Top of DATA SHOWN
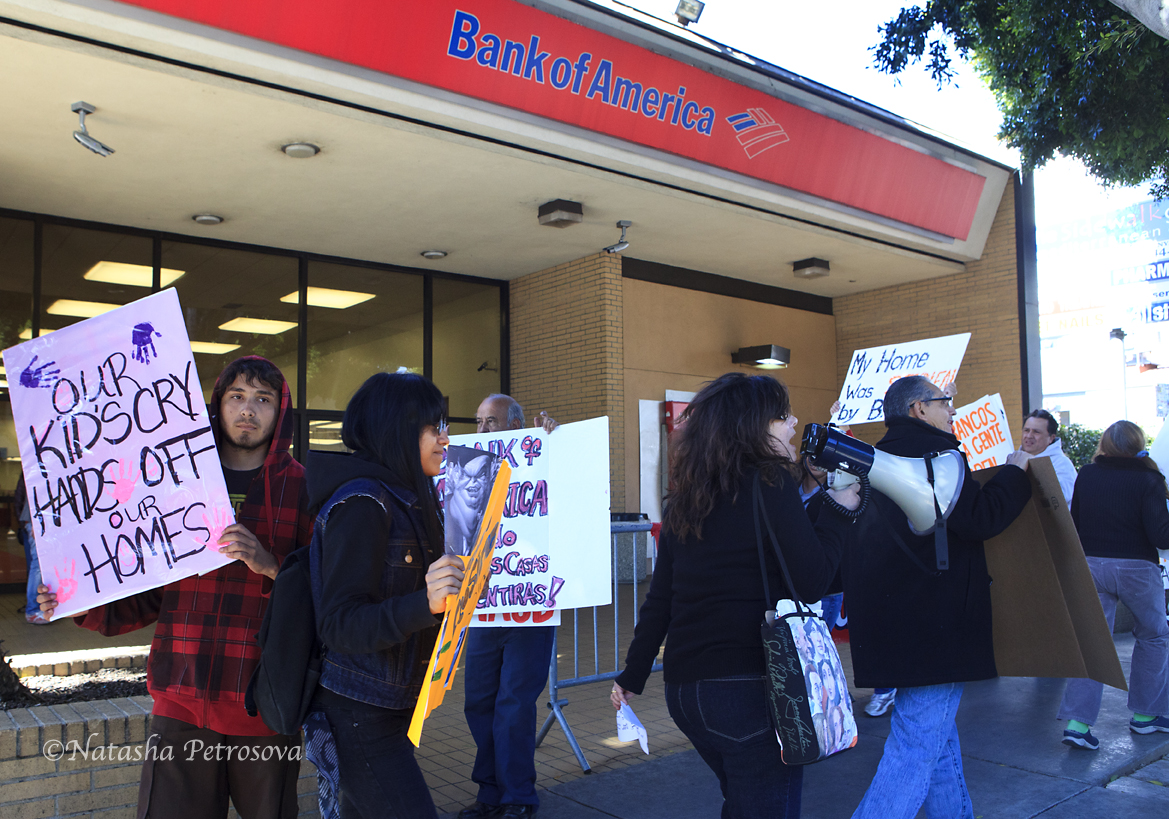 Protesters march in circle in front of Bank of America branch on North Vermont Street in Los Angeles, CA.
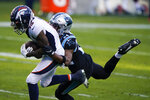 Denver Broncos wide receiver KJ Hamler scores past Carolina Panthers cornerback Rasul Douglas during the second half of an NFL football game Sunday, Dec. 13, 2020, in Charlotte, N.C. (AP Photo/Brian Blanco)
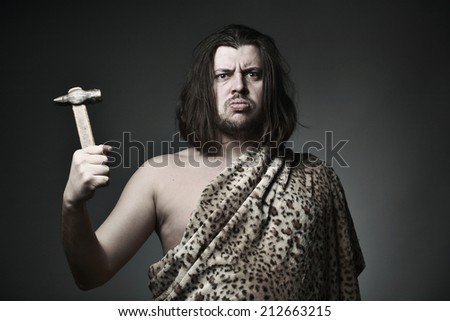 Wild man wearing leopard skin hold old hammer. - stock photo
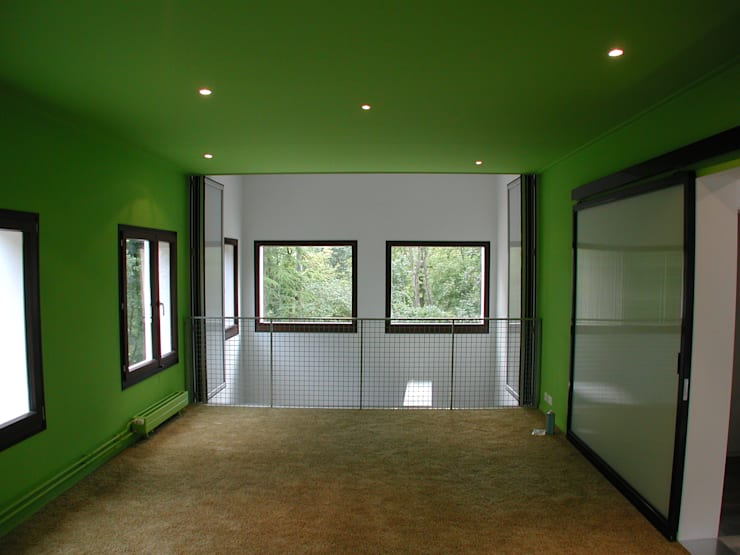 Transformation d'une ferme avicole en logement: Salon de style  par [GAA] GUENIN Atelier d'Architectures SA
Bottom of DATA SHOWN
> [HOW TO COMPLETE THIS TASK]
Before you return the listing, strip out its pictures; all else must match exactly.

> [SOLVED PROBLEM]
 Protesters march in circle in front of Bank of America branch on North Vermont Street in Los Angeles, CA.
 Denver Broncos wide receiver KJ Hamler scores past Carolina Panthers cornerback Rasul Douglas during the second half of an NFL football game Sunday, Dec. 13, 2020, in Charlotte, N.C. (AP Photo/Brian Blanco)
 Wild man wearing leopard skin hold old hammer. - stock photo
 Transformation d'une ferme avicole en logement: Salon de style  par [GAA] GUENIN Atelier d'Architectures SA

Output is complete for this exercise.